Passage to read:
╔══
That morning Mayor Peters formally asked the Governor for
state troops to enforce the peace. He had held off all night in hops that
Commissioner Curtis would make the call and relieve him of the politically
dangerous onus of calling out troops against his own ethnic and labor constituents. Which is exactly what Coolidge wanted. Coolidge agreed and eventually dispatched
more than 5000 members of the State Guard, mostly called up from small towns in
western Massachusetts and the wealthier suburbs of the city, and included a
unit of Harvard Students, many of them scions of the Brahmin class.
The newspapers were lambasting the strikers as traitors
and deserters. Soon they were upping the
ante by accusing them of being Bolsheviks
and revolutionaries. Wire services picked up the most lurid
tales of looting and crime spreading them—and outrage—across the country.
The Guard assumed control of the streets on the night of
September 10. They were inexperienced,
poorly trained, and sometimes frightened.
The Guard was quick to use lethal force against street assembly. It opened fire on a crowd of civilians in
South Boston killing at least 4 outright and wounding many. Others around the city were shot, bayoneted
or clubbed with rifle butts. Sporadic
disturbances continued though the night of September 12. Each day the rhetoric from Curtis, Coolidge,
and the press grew more heated and pictures of a reign of terror were painted
in the press.
A mass meeting of Boston officers on the 11th scolded
Coolidge for his harsh charges of desertion and treason noting that many
members of the force had served honorably and bravely in war and pointedly
noting the Coolidge had not.
The night of the 11th the Central Labor Council, sensing
public hostility, declined to support a resolution calling for a General Strike in defense of their new
union brothers. Instead they issued a
bland call for arbitration. The police
union was shocked by the apparent desertion of their new allies when they most
needed them.
Returning from a trip to Europe the AFL’s longtime chief, the conservative craft unionist Samuel L. Gompers, who had cooperated
with authorities in the persecution of Reds,
socialists, and anarchists and had opposed the radical Industrial Workers of the World at every hand, was shocked. He thought he and his “respectable” union
movement had officially been given a place at the table. He had won the plaudits of the President and
corporate bosses for his dedicated support of the War. He was the farthest thing in the world from a
radical or revolutionary, but here he was being denounced as if he was Eugene V. Debs himself.
╚══
What you have to do:
Please copy out the passage above about the Boston police strike in full, word for word.

Listing:
╔══
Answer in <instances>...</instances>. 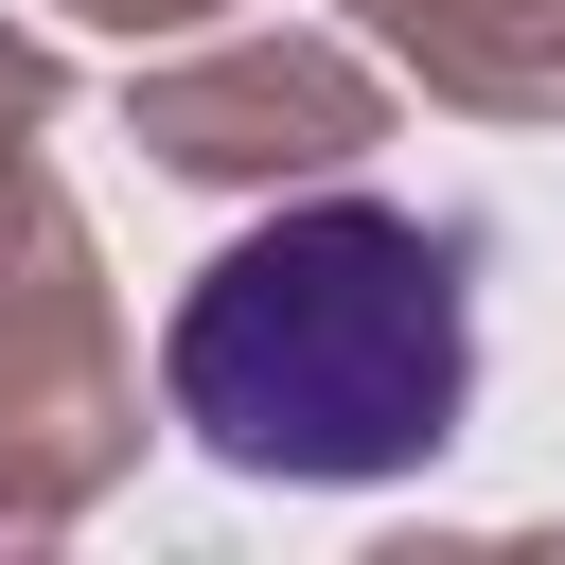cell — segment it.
<instances>
[{
  "mask_svg": "<svg viewBox=\"0 0 565 565\" xmlns=\"http://www.w3.org/2000/svg\"><path fill=\"white\" fill-rule=\"evenodd\" d=\"M53 18H88V35H124V53H159V35H212L230 0H53Z\"/></svg>",
  "mask_w": 565,
  "mask_h": 565,
  "instance_id": "8992f818",
  "label": "cell"
},
{
  "mask_svg": "<svg viewBox=\"0 0 565 565\" xmlns=\"http://www.w3.org/2000/svg\"><path fill=\"white\" fill-rule=\"evenodd\" d=\"M353 35L477 124H565V0H353Z\"/></svg>",
  "mask_w": 565,
  "mask_h": 565,
  "instance_id": "277c9868",
  "label": "cell"
},
{
  "mask_svg": "<svg viewBox=\"0 0 565 565\" xmlns=\"http://www.w3.org/2000/svg\"><path fill=\"white\" fill-rule=\"evenodd\" d=\"M53 106H71V53H53L35 18H0V141H35Z\"/></svg>",
  "mask_w": 565,
  "mask_h": 565,
  "instance_id": "5b68a950",
  "label": "cell"
},
{
  "mask_svg": "<svg viewBox=\"0 0 565 565\" xmlns=\"http://www.w3.org/2000/svg\"><path fill=\"white\" fill-rule=\"evenodd\" d=\"M141 477V353L106 300V247L35 141H0V530H71Z\"/></svg>",
  "mask_w": 565,
  "mask_h": 565,
  "instance_id": "7a4b0ae2",
  "label": "cell"
},
{
  "mask_svg": "<svg viewBox=\"0 0 565 565\" xmlns=\"http://www.w3.org/2000/svg\"><path fill=\"white\" fill-rule=\"evenodd\" d=\"M124 141L194 194H300V177H353L388 141V71L353 35H194V53H141L124 71Z\"/></svg>",
  "mask_w": 565,
  "mask_h": 565,
  "instance_id": "3957f363",
  "label": "cell"
},
{
  "mask_svg": "<svg viewBox=\"0 0 565 565\" xmlns=\"http://www.w3.org/2000/svg\"><path fill=\"white\" fill-rule=\"evenodd\" d=\"M0 547H18V530H0Z\"/></svg>",
  "mask_w": 565,
  "mask_h": 565,
  "instance_id": "52a82bcc",
  "label": "cell"
},
{
  "mask_svg": "<svg viewBox=\"0 0 565 565\" xmlns=\"http://www.w3.org/2000/svg\"><path fill=\"white\" fill-rule=\"evenodd\" d=\"M459 406H477V230L353 177H300L159 318V424L265 494L424 477Z\"/></svg>",
  "mask_w": 565,
  "mask_h": 565,
  "instance_id": "6da1fadb",
  "label": "cell"
}]
</instances>
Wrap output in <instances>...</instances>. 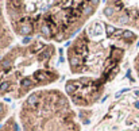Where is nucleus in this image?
<instances>
[{
  "label": "nucleus",
  "mask_w": 139,
  "mask_h": 131,
  "mask_svg": "<svg viewBox=\"0 0 139 131\" xmlns=\"http://www.w3.org/2000/svg\"><path fill=\"white\" fill-rule=\"evenodd\" d=\"M103 6L86 0H11L5 15L18 38L62 43L76 37Z\"/></svg>",
  "instance_id": "nucleus-1"
},
{
  "label": "nucleus",
  "mask_w": 139,
  "mask_h": 131,
  "mask_svg": "<svg viewBox=\"0 0 139 131\" xmlns=\"http://www.w3.org/2000/svg\"><path fill=\"white\" fill-rule=\"evenodd\" d=\"M131 30L115 27L105 19H92L68 43L66 62L72 77H89L108 84L138 41Z\"/></svg>",
  "instance_id": "nucleus-2"
},
{
  "label": "nucleus",
  "mask_w": 139,
  "mask_h": 131,
  "mask_svg": "<svg viewBox=\"0 0 139 131\" xmlns=\"http://www.w3.org/2000/svg\"><path fill=\"white\" fill-rule=\"evenodd\" d=\"M57 45L42 39H22L0 58V100H24L50 88L61 77Z\"/></svg>",
  "instance_id": "nucleus-3"
},
{
  "label": "nucleus",
  "mask_w": 139,
  "mask_h": 131,
  "mask_svg": "<svg viewBox=\"0 0 139 131\" xmlns=\"http://www.w3.org/2000/svg\"><path fill=\"white\" fill-rule=\"evenodd\" d=\"M16 118L20 131H82L76 107L65 91L55 87L22 100Z\"/></svg>",
  "instance_id": "nucleus-4"
},
{
  "label": "nucleus",
  "mask_w": 139,
  "mask_h": 131,
  "mask_svg": "<svg viewBox=\"0 0 139 131\" xmlns=\"http://www.w3.org/2000/svg\"><path fill=\"white\" fill-rule=\"evenodd\" d=\"M107 85L89 77H70L65 82L64 91L72 104L78 108H89L100 101Z\"/></svg>",
  "instance_id": "nucleus-5"
},
{
  "label": "nucleus",
  "mask_w": 139,
  "mask_h": 131,
  "mask_svg": "<svg viewBox=\"0 0 139 131\" xmlns=\"http://www.w3.org/2000/svg\"><path fill=\"white\" fill-rule=\"evenodd\" d=\"M101 15L115 27L139 31V1H104Z\"/></svg>",
  "instance_id": "nucleus-6"
},
{
  "label": "nucleus",
  "mask_w": 139,
  "mask_h": 131,
  "mask_svg": "<svg viewBox=\"0 0 139 131\" xmlns=\"http://www.w3.org/2000/svg\"><path fill=\"white\" fill-rule=\"evenodd\" d=\"M5 1H0V58L16 43V35L5 15Z\"/></svg>",
  "instance_id": "nucleus-7"
},
{
  "label": "nucleus",
  "mask_w": 139,
  "mask_h": 131,
  "mask_svg": "<svg viewBox=\"0 0 139 131\" xmlns=\"http://www.w3.org/2000/svg\"><path fill=\"white\" fill-rule=\"evenodd\" d=\"M0 131H20L16 115H11L4 123L0 126Z\"/></svg>",
  "instance_id": "nucleus-8"
},
{
  "label": "nucleus",
  "mask_w": 139,
  "mask_h": 131,
  "mask_svg": "<svg viewBox=\"0 0 139 131\" xmlns=\"http://www.w3.org/2000/svg\"><path fill=\"white\" fill-rule=\"evenodd\" d=\"M11 116V105L4 100H0V126Z\"/></svg>",
  "instance_id": "nucleus-9"
},
{
  "label": "nucleus",
  "mask_w": 139,
  "mask_h": 131,
  "mask_svg": "<svg viewBox=\"0 0 139 131\" xmlns=\"http://www.w3.org/2000/svg\"><path fill=\"white\" fill-rule=\"evenodd\" d=\"M132 68H134L135 76L139 80V50H138V53L134 55V58H132Z\"/></svg>",
  "instance_id": "nucleus-10"
}]
</instances>
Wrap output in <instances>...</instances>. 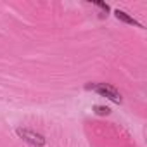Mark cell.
I'll list each match as a JSON object with an SVG mask.
<instances>
[{
  "mask_svg": "<svg viewBox=\"0 0 147 147\" xmlns=\"http://www.w3.org/2000/svg\"><path fill=\"white\" fill-rule=\"evenodd\" d=\"M16 133H18V137H21L24 142H28V144H31V145H35V147H43V145H45V137L40 135V133H36V131H33V130L18 128Z\"/></svg>",
  "mask_w": 147,
  "mask_h": 147,
  "instance_id": "obj_2",
  "label": "cell"
},
{
  "mask_svg": "<svg viewBox=\"0 0 147 147\" xmlns=\"http://www.w3.org/2000/svg\"><path fill=\"white\" fill-rule=\"evenodd\" d=\"M94 5H97L99 9H102V11H104V16H107V12H109V5H106V4H102V2H94Z\"/></svg>",
  "mask_w": 147,
  "mask_h": 147,
  "instance_id": "obj_5",
  "label": "cell"
},
{
  "mask_svg": "<svg viewBox=\"0 0 147 147\" xmlns=\"http://www.w3.org/2000/svg\"><path fill=\"white\" fill-rule=\"evenodd\" d=\"M85 88L92 90V92H97L99 95H102V97H106V99H109L116 104H121V100H123L121 94L109 83H88V85H85Z\"/></svg>",
  "mask_w": 147,
  "mask_h": 147,
  "instance_id": "obj_1",
  "label": "cell"
},
{
  "mask_svg": "<svg viewBox=\"0 0 147 147\" xmlns=\"http://www.w3.org/2000/svg\"><path fill=\"white\" fill-rule=\"evenodd\" d=\"M94 113L99 114V116H109L111 114V109L106 107V106H94Z\"/></svg>",
  "mask_w": 147,
  "mask_h": 147,
  "instance_id": "obj_4",
  "label": "cell"
},
{
  "mask_svg": "<svg viewBox=\"0 0 147 147\" xmlns=\"http://www.w3.org/2000/svg\"><path fill=\"white\" fill-rule=\"evenodd\" d=\"M114 16H116V19H119V21H123V23H126V24H133V26H137V28H142V24L138 23V21H135L131 16H128L125 11H114Z\"/></svg>",
  "mask_w": 147,
  "mask_h": 147,
  "instance_id": "obj_3",
  "label": "cell"
}]
</instances>
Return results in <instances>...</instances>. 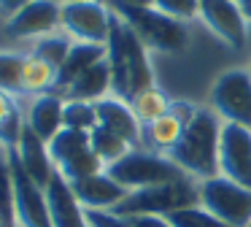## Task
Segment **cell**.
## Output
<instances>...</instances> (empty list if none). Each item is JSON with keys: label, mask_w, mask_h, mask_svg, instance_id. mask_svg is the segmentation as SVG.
I'll use <instances>...</instances> for the list:
<instances>
[{"label": "cell", "mask_w": 251, "mask_h": 227, "mask_svg": "<svg viewBox=\"0 0 251 227\" xmlns=\"http://www.w3.org/2000/svg\"><path fill=\"white\" fill-rule=\"evenodd\" d=\"M132 222V227H170V222L165 216H127Z\"/></svg>", "instance_id": "4dcf8cb0"}, {"label": "cell", "mask_w": 251, "mask_h": 227, "mask_svg": "<svg viewBox=\"0 0 251 227\" xmlns=\"http://www.w3.org/2000/svg\"><path fill=\"white\" fill-rule=\"evenodd\" d=\"M105 173L116 184H122L127 192L157 187V184H168V181H178V178H189V176H184V170L168 154H157V151H149V149H130L122 160H116L114 165L105 168Z\"/></svg>", "instance_id": "277c9868"}, {"label": "cell", "mask_w": 251, "mask_h": 227, "mask_svg": "<svg viewBox=\"0 0 251 227\" xmlns=\"http://www.w3.org/2000/svg\"><path fill=\"white\" fill-rule=\"evenodd\" d=\"M240 8H243L246 19H249V25H251V0H240Z\"/></svg>", "instance_id": "d6a6232c"}, {"label": "cell", "mask_w": 251, "mask_h": 227, "mask_svg": "<svg viewBox=\"0 0 251 227\" xmlns=\"http://www.w3.org/2000/svg\"><path fill=\"white\" fill-rule=\"evenodd\" d=\"M60 0H33L25 8H19L14 16L3 19V32H6L8 41H19L30 46L38 38L60 30Z\"/></svg>", "instance_id": "30bf717a"}, {"label": "cell", "mask_w": 251, "mask_h": 227, "mask_svg": "<svg viewBox=\"0 0 251 227\" xmlns=\"http://www.w3.org/2000/svg\"><path fill=\"white\" fill-rule=\"evenodd\" d=\"M44 92H57V68L46 59L25 52L22 76H19V97H33Z\"/></svg>", "instance_id": "44dd1931"}, {"label": "cell", "mask_w": 251, "mask_h": 227, "mask_svg": "<svg viewBox=\"0 0 251 227\" xmlns=\"http://www.w3.org/2000/svg\"><path fill=\"white\" fill-rule=\"evenodd\" d=\"M62 127L68 130H89L98 127V111H95V103H84V100H65L62 108Z\"/></svg>", "instance_id": "484cf974"}, {"label": "cell", "mask_w": 251, "mask_h": 227, "mask_svg": "<svg viewBox=\"0 0 251 227\" xmlns=\"http://www.w3.org/2000/svg\"><path fill=\"white\" fill-rule=\"evenodd\" d=\"M200 205L227 227H251V189L224 176L197 181Z\"/></svg>", "instance_id": "52a82bcc"}, {"label": "cell", "mask_w": 251, "mask_h": 227, "mask_svg": "<svg viewBox=\"0 0 251 227\" xmlns=\"http://www.w3.org/2000/svg\"><path fill=\"white\" fill-rule=\"evenodd\" d=\"M238 3H240V0H238Z\"/></svg>", "instance_id": "8d00e7d4"}, {"label": "cell", "mask_w": 251, "mask_h": 227, "mask_svg": "<svg viewBox=\"0 0 251 227\" xmlns=\"http://www.w3.org/2000/svg\"><path fill=\"white\" fill-rule=\"evenodd\" d=\"M114 89V81H111V65L108 59H100L98 65H92L89 70H84L65 92L62 97L65 100H84V103H98L103 97L111 95Z\"/></svg>", "instance_id": "d6986e66"}, {"label": "cell", "mask_w": 251, "mask_h": 227, "mask_svg": "<svg viewBox=\"0 0 251 227\" xmlns=\"http://www.w3.org/2000/svg\"><path fill=\"white\" fill-rule=\"evenodd\" d=\"M105 59L111 65V81L114 89L111 95L130 100L141 89L154 84V68H151V54L143 46V41L135 35L130 25L122 16L114 14L111 35L105 43Z\"/></svg>", "instance_id": "6da1fadb"}, {"label": "cell", "mask_w": 251, "mask_h": 227, "mask_svg": "<svg viewBox=\"0 0 251 227\" xmlns=\"http://www.w3.org/2000/svg\"><path fill=\"white\" fill-rule=\"evenodd\" d=\"M114 25V11L103 0H68L60 11V30L76 43L105 46Z\"/></svg>", "instance_id": "9c48e42d"}, {"label": "cell", "mask_w": 251, "mask_h": 227, "mask_svg": "<svg viewBox=\"0 0 251 227\" xmlns=\"http://www.w3.org/2000/svg\"><path fill=\"white\" fill-rule=\"evenodd\" d=\"M151 5L159 14L178 22H197L200 14V0H151Z\"/></svg>", "instance_id": "f1b7e54d"}, {"label": "cell", "mask_w": 251, "mask_h": 227, "mask_svg": "<svg viewBox=\"0 0 251 227\" xmlns=\"http://www.w3.org/2000/svg\"><path fill=\"white\" fill-rule=\"evenodd\" d=\"M100 59H105V46H98V43H76L73 41L71 52H68L65 62L57 70V95L68 89L84 70H89L92 65H98Z\"/></svg>", "instance_id": "ffe728a7"}, {"label": "cell", "mask_w": 251, "mask_h": 227, "mask_svg": "<svg viewBox=\"0 0 251 227\" xmlns=\"http://www.w3.org/2000/svg\"><path fill=\"white\" fill-rule=\"evenodd\" d=\"M71 46H73L71 38H68L62 30H57V32H51V35H44V38H38V41H33L25 52L46 59L49 65H54V68L60 70V65L65 62L68 52H71Z\"/></svg>", "instance_id": "d4e9b609"}, {"label": "cell", "mask_w": 251, "mask_h": 227, "mask_svg": "<svg viewBox=\"0 0 251 227\" xmlns=\"http://www.w3.org/2000/svg\"><path fill=\"white\" fill-rule=\"evenodd\" d=\"M127 103H130L132 114L138 116V122H141V124L154 122V119L165 116V114L173 108V97H170L168 92L162 89V86H157V84L141 89L138 95H132Z\"/></svg>", "instance_id": "7402d4cb"}, {"label": "cell", "mask_w": 251, "mask_h": 227, "mask_svg": "<svg viewBox=\"0 0 251 227\" xmlns=\"http://www.w3.org/2000/svg\"><path fill=\"white\" fill-rule=\"evenodd\" d=\"M19 114H22V103H19V97H14V95H8V92L0 89V130L6 127L14 116H19Z\"/></svg>", "instance_id": "f546056e"}, {"label": "cell", "mask_w": 251, "mask_h": 227, "mask_svg": "<svg viewBox=\"0 0 251 227\" xmlns=\"http://www.w3.org/2000/svg\"><path fill=\"white\" fill-rule=\"evenodd\" d=\"M14 151H17V160H19V165L25 168V173H27L38 187H44V189L49 187L51 176L57 173L54 162H51V154H49V143L41 141L38 135L25 124L22 138H19V143Z\"/></svg>", "instance_id": "ac0fdd59"}, {"label": "cell", "mask_w": 251, "mask_h": 227, "mask_svg": "<svg viewBox=\"0 0 251 227\" xmlns=\"http://www.w3.org/2000/svg\"><path fill=\"white\" fill-rule=\"evenodd\" d=\"M195 111H197V103L173 100V108H170L165 116L143 124L141 149L157 151V154H170V151L178 146L181 135H184V130H186V124H189V119H192Z\"/></svg>", "instance_id": "4fadbf2b"}, {"label": "cell", "mask_w": 251, "mask_h": 227, "mask_svg": "<svg viewBox=\"0 0 251 227\" xmlns=\"http://www.w3.org/2000/svg\"><path fill=\"white\" fill-rule=\"evenodd\" d=\"M246 68H249V73H251V54H249V59H246Z\"/></svg>", "instance_id": "e575fe53"}, {"label": "cell", "mask_w": 251, "mask_h": 227, "mask_svg": "<svg viewBox=\"0 0 251 227\" xmlns=\"http://www.w3.org/2000/svg\"><path fill=\"white\" fill-rule=\"evenodd\" d=\"M49 154H51V162H54V170L60 173L68 184L81 181V178H87V176H95V173L105 170V165L92 151L89 133H84V130L62 127L60 133L49 141Z\"/></svg>", "instance_id": "ba28073f"}, {"label": "cell", "mask_w": 251, "mask_h": 227, "mask_svg": "<svg viewBox=\"0 0 251 227\" xmlns=\"http://www.w3.org/2000/svg\"><path fill=\"white\" fill-rule=\"evenodd\" d=\"M200 203V189L192 178H178V181L157 184L146 189H132L127 198L114 208V214L122 216H168L173 211L189 208Z\"/></svg>", "instance_id": "3957f363"}, {"label": "cell", "mask_w": 251, "mask_h": 227, "mask_svg": "<svg viewBox=\"0 0 251 227\" xmlns=\"http://www.w3.org/2000/svg\"><path fill=\"white\" fill-rule=\"evenodd\" d=\"M165 219L170 222V227H227L213 214H208L200 203L189 205V208H181V211H173V214H168Z\"/></svg>", "instance_id": "83f0119b"}, {"label": "cell", "mask_w": 251, "mask_h": 227, "mask_svg": "<svg viewBox=\"0 0 251 227\" xmlns=\"http://www.w3.org/2000/svg\"><path fill=\"white\" fill-rule=\"evenodd\" d=\"M95 111H98L100 127H105L114 135H119L122 141H127V143L132 146V149H141L143 124L138 122V116L132 114V108L127 100H122V97H116V95H108V97L95 103Z\"/></svg>", "instance_id": "9a60e30c"}, {"label": "cell", "mask_w": 251, "mask_h": 227, "mask_svg": "<svg viewBox=\"0 0 251 227\" xmlns=\"http://www.w3.org/2000/svg\"><path fill=\"white\" fill-rule=\"evenodd\" d=\"M60 3H68V0H60Z\"/></svg>", "instance_id": "d590c367"}, {"label": "cell", "mask_w": 251, "mask_h": 227, "mask_svg": "<svg viewBox=\"0 0 251 227\" xmlns=\"http://www.w3.org/2000/svg\"><path fill=\"white\" fill-rule=\"evenodd\" d=\"M27 3H33V0H0V16L8 19V16H14L19 8H25Z\"/></svg>", "instance_id": "1f68e13d"}, {"label": "cell", "mask_w": 251, "mask_h": 227, "mask_svg": "<svg viewBox=\"0 0 251 227\" xmlns=\"http://www.w3.org/2000/svg\"><path fill=\"white\" fill-rule=\"evenodd\" d=\"M219 176L251 189V130L224 124L219 138Z\"/></svg>", "instance_id": "7c38bea8"}, {"label": "cell", "mask_w": 251, "mask_h": 227, "mask_svg": "<svg viewBox=\"0 0 251 227\" xmlns=\"http://www.w3.org/2000/svg\"><path fill=\"white\" fill-rule=\"evenodd\" d=\"M197 22L224 43L229 52L249 59L251 54V25L238 0H200Z\"/></svg>", "instance_id": "8992f818"}, {"label": "cell", "mask_w": 251, "mask_h": 227, "mask_svg": "<svg viewBox=\"0 0 251 227\" xmlns=\"http://www.w3.org/2000/svg\"><path fill=\"white\" fill-rule=\"evenodd\" d=\"M19 103H22V111H25V124L41 141L49 143L62 130V108H65V97L62 95L44 92V95H33V97H19Z\"/></svg>", "instance_id": "5bb4252c"}, {"label": "cell", "mask_w": 251, "mask_h": 227, "mask_svg": "<svg viewBox=\"0 0 251 227\" xmlns=\"http://www.w3.org/2000/svg\"><path fill=\"white\" fill-rule=\"evenodd\" d=\"M8 162H11L14 176V200H17V225L19 227H51L49 203H46V189L38 187L33 178L19 165L17 151L8 149Z\"/></svg>", "instance_id": "8fae6325"}, {"label": "cell", "mask_w": 251, "mask_h": 227, "mask_svg": "<svg viewBox=\"0 0 251 227\" xmlns=\"http://www.w3.org/2000/svg\"><path fill=\"white\" fill-rule=\"evenodd\" d=\"M71 189L76 195V200L87 211H114L127 198V189L122 184H116L105 170L95 173V176H87L81 181H73Z\"/></svg>", "instance_id": "2e32d148"}, {"label": "cell", "mask_w": 251, "mask_h": 227, "mask_svg": "<svg viewBox=\"0 0 251 227\" xmlns=\"http://www.w3.org/2000/svg\"><path fill=\"white\" fill-rule=\"evenodd\" d=\"M0 227H17V200H14V176L8 149L0 146Z\"/></svg>", "instance_id": "603a6c76"}, {"label": "cell", "mask_w": 251, "mask_h": 227, "mask_svg": "<svg viewBox=\"0 0 251 227\" xmlns=\"http://www.w3.org/2000/svg\"><path fill=\"white\" fill-rule=\"evenodd\" d=\"M224 122L208 106H197L181 135L178 146L170 151V160L184 170V176L202 181L219 173V138Z\"/></svg>", "instance_id": "7a4b0ae2"}, {"label": "cell", "mask_w": 251, "mask_h": 227, "mask_svg": "<svg viewBox=\"0 0 251 227\" xmlns=\"http://www.w3.org/2000/svg\"><path fill=\"white\" fill-rule=\"evenodd\" d=\"M205 106L224 124H240L251 130V73L246 62L232 65L213 79Z\"/></svg>", "instance_id": "5b68a950"}, {"label": "cell", "mask_w": 251, "mask_h": 227, "mask_svg": "<svg viewBox=\"0 0 251 227\" xmlns=\"http://www.w3.org/2000/svg\"><path fill=\"white\" fill-rule=\"evenodd\" d=\"M89 143H92V151L98 154V160L103 162L105 168L114 165L116 160H122V157L132 149L127 141H122L119 135H114L111 130L100 127V124L95 130H89Z\"/></svg>", "instance_id": "cb8c5ba5"}, {"label": "cell", "mask_w": 251, "mask_h": 227, "mask_svg": "<svg viewBox=\"0 0 251 227\" xmlns=\"http://www.w3.org/2000/svg\"><path fill=\"white\" fill-rule=\"evenodd\" d=\"M46 203H49L51 227H89L87 211L60 173H54L49 187H46Z\"/></svg>", "instance_id": "e0dca14e"}, {"label": "cell", "mask_w": 251, "mask_h": 227, "mask_svg": "<svg viewBox=\"0 0 251 227\" xmlns=\"http://www.w3.org/2000/svg\"><path fill=\"white\" fill-rule=\"evenodd\" d=\"M125 3H130V5H151V0H125Z\"/></svg>", "instance_id": "836d02e7"}, {"label": "cell", "mask_w": 251, "mask_h": 227, "mask_svg": "<svg viewBox=\"0 0 251 227\" xmlns=\"http://www.w3.org/2000/svg\"><path fill=\"white\" fill-rule=\"evenodd\" d=\"M22 57L25 52L0 49V89L19 97V76H22Z\"/></svg>", "instance_id": "4316f807"}]
</instances>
╚══
Exercise result:
That morning Mayor Peters formally asked the Governor for
state troops to enforce the peace. He had held off all night in hops that
Commissioner Curtis would make the call and relieve him of the politically
dangerous onus of calling out troops against his own ethnic and labor constituents. Which is exactly what Coolidge wanted. Coolidge agreed and eventually dispatched
more than 5000 members of the State Guard, mostly called up from small towns in
western Massachusetts and the wealthier suburbs of the city, and included a
unit of Harvard Students, many of them scions of the Brahmin class.
The newspapers were lambasting the strikers as traitors
and deserters. Soon they were upping the
ante by accusing them of being Bolsheviks
and revolutionaries. Wire services picked up the most lurid
tales of looting and crime spreading them—and outrage—across the country.
The Guard assumed control of the streets on the night of
September 10. They were inexperienced,
poorly trained, and sometimes frightened.
The Guard was quick to use lethal force against street assembly. It opened fire on a crowd of civilians in
South Boston killing at least 4 outright and wounding many. Others around the city were shot, bayoneted
or clubbed with rifle butts. Sporadic
disturbances continued though the night of September 12. Each day the rhetoric from Curtis, Coolidge,
and the press grew more heated and pictures of a reign of terror were painted
in the press.
A mass meeting of Boston officers on the 11th scolded
Coolidge for his harsh charges of desertion and treason noting that many
members of the force had served honorably and bravely in war and pointedly
noting the Coolidge had not.
The night of the 11th the Central Labor Council, sensing
public hostility, declined to support a resolution calling for a General Strike in defense of their new
union brothers. Instead they issued a
bland call for arbitration. The police
union was shocked by the apparent desertion of their new allies when they most
needed them.
Returning from a trip to Europe the AFL’s longtime chief, the conservative craft unionist Samuel L. Gompers, who had cooperated
with authorities in the persecution of Reds,
socialists, and anarchists and had opposed the radical Industrial Workers of the World at every hand, was shocked. He thought he and his “respectable” union
movement had officially been given a place at the table. He had won the plaudits of the President and
corporate bosses for his dedicated support of the War. He was the farthest thing in the world from a
radical or revolutionary, but here he was being denounced as if he was Eugene V. Debs himself.